(SOURCE DOCUMENT Opens)
Bipolar Disorder is a mental illness that is identified by alternating periods of mania and depression. It receives its name from these two alternating mental states. Bipolar disorder affects approximately three percent of the population in the United States.
Bipolar Disorder Symptoms
Mania is the most central defining trait of bipolar disorder. Individuals may initially seem upbeat, excited, energetic, and may experience higher levels of productivity. However, as the state intensifies, the affected individual hardly sleeps and becomes very erratic, and may make brash decisions with little to no regard to the future. At their worst, the individual may even experience psychosis, or a state of delusions and distorted beliefs.
(SOURCE DOCUMENT Closes)
PROMPT 1:
Rewrite the stretch of the passage on bipolar disorder from "Bipolar Disorder is" through "and distorted beliefs.", replacing "erratic" with "unpredictable".
PROMPT 2:
According to the passage on bipolar disorder, approximately what share of the United States population does the illness affect?
PROMPT 3:
Continue the passage on bipolar disorder from the point at which it ends.
(EXTRACTED MATERIAL Opens)
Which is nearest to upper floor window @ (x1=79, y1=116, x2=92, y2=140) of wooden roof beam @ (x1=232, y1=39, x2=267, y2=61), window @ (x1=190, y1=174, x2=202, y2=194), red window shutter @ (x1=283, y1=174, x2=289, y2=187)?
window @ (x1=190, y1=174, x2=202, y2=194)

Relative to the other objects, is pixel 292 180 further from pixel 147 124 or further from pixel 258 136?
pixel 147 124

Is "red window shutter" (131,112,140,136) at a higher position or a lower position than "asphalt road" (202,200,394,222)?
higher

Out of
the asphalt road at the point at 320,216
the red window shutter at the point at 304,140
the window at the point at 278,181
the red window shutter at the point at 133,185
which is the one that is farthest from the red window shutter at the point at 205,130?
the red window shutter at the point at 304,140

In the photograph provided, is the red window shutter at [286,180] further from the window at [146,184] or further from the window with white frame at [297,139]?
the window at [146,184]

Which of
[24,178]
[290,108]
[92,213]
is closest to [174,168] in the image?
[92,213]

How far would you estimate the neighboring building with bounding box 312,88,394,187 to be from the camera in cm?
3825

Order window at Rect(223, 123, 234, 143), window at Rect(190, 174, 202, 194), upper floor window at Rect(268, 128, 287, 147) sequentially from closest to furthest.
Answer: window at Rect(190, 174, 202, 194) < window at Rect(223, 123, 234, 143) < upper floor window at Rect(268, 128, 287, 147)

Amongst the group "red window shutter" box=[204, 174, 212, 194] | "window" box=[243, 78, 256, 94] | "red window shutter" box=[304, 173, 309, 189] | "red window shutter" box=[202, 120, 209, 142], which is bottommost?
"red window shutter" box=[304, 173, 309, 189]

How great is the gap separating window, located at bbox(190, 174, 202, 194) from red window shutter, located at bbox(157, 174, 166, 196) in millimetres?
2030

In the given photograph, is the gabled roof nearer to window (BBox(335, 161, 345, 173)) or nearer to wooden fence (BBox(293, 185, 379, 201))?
(EXTRACTED MATERIAL Closes)
OUTPUT 1:
Bipolar Disorder is a mental illness that is identified by alternating periods of mania and depression. It receives its name from these two alternating mental states. Bipolar disorder affects approximately three percent of the population in the United States.
Bipolar Disorder Symptoms
Mania is the most central defining trait of bipolar disorder. Individuals may initially seem upbeat, excited, energetic, and may experience higher levels of productivity. However, as the state intensifies, the affected individual hardly sleeps and becomes very unpredictable, and may make brash decisions with little to no regard to the future. At their worst, the individual may even experience psychosis, or a state of delusions and distorted beliefs.

OUTPUT 2:
Approximately three percent

OUTPUT 3:
Other symptoms of manic episodes include irritability, pressured speech, experience racing thoughts, and increased participation in impulsive and high-risk activities. To meet the criteria for a manic episode, the individual must experience at least two of these symptoms for over a week or more. additionally, these symptoms must also interfere with one’s ability to work and socialize. An untreated manic episode can last anywhere from three to six months.
After a manic state, a bipolar person may suddenly shift from mania to depression. Depressed individuals experience feelings of sadness, isolation, hopelessness, anger, and guilt. Such feelings may accompany suicidal thoughts. They may lose motivation and interest in activities they previously enjoyed. Their mental capacity is also affected, and they may have a loss of focus and a decrease in productivity. They may also experience symptoms such as feeling physically ill, chronic pain, changes in appetite, and sleep disturbances. Like a manic state, a depressive episode may last over six months if untreated.
Bipolar Disorder Diagnosis
Bipolar disorder is generally recognizable when an individual reaches adolescence or early adulthood. The younger a patient is when they begin experiencing symptoms, the more likely it is they will experience a depressive episode first. Many individuals first experience depressive episodes for a long period of time, making it hard to differentiate from regular depression.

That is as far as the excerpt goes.